When pressed to justify himself, Hund declared that during his nine-month visit to Paris he had been introduced to ‘Templar Freemasonry’. He arrived six months before Ramsay’s death, three years before Radclyffe’s. He had, he said, been initiated into ‘higher degrees’ and dubbed ‘Chevalier Templier’ by an ‘unknown superior’ identified to him only under the appellation of ‘Eques a Penna Rubra’ – ‘Knight of the Red Feather’. 

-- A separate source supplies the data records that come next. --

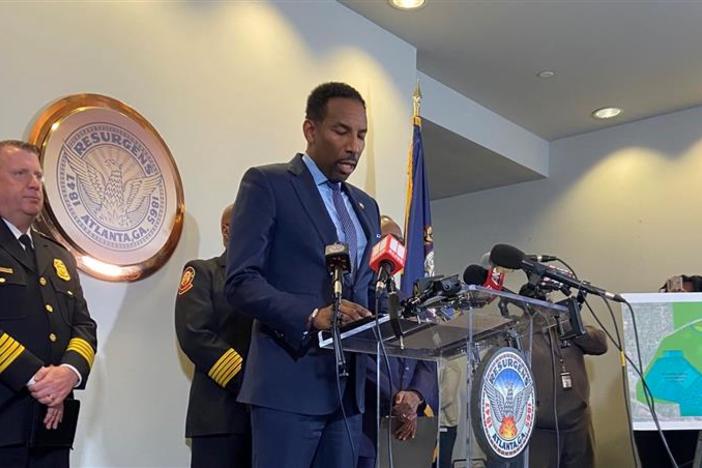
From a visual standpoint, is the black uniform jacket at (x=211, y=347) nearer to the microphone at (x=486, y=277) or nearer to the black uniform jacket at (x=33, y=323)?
the black uniform jacket at (x=33, y=323)

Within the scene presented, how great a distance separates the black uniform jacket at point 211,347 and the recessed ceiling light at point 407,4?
1913mm

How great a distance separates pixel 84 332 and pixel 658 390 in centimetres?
203

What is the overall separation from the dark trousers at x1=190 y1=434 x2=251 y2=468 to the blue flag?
4.59ft

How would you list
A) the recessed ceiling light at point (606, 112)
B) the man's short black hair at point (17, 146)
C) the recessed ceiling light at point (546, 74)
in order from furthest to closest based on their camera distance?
the recessed ceiling light at point (606, 112) < the recessed ceiling light at point (546, 74) < the man's short black hair at point (17, 146)

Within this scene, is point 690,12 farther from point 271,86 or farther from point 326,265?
point 326,265

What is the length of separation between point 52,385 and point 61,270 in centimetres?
37

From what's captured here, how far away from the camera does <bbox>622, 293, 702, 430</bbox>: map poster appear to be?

This ceremony, he declared, had been performed in the presence of, among others, a certain Lord Clifford (probably the young Lord Clifford of Chudleigh, related by marriage to Radclyffe) and the Earl of Kilmarnock. Not long after his induction, Hund said, he was presented to Charles Edward Stuart in person, whom he was led to believe was one of the ‘unknown superiors’, if not indeed the secret Grand Master, of the whole of Freemasonry.7

7 Le Forestier, La franc-maçonnerie templière, pp. 109, 135—6.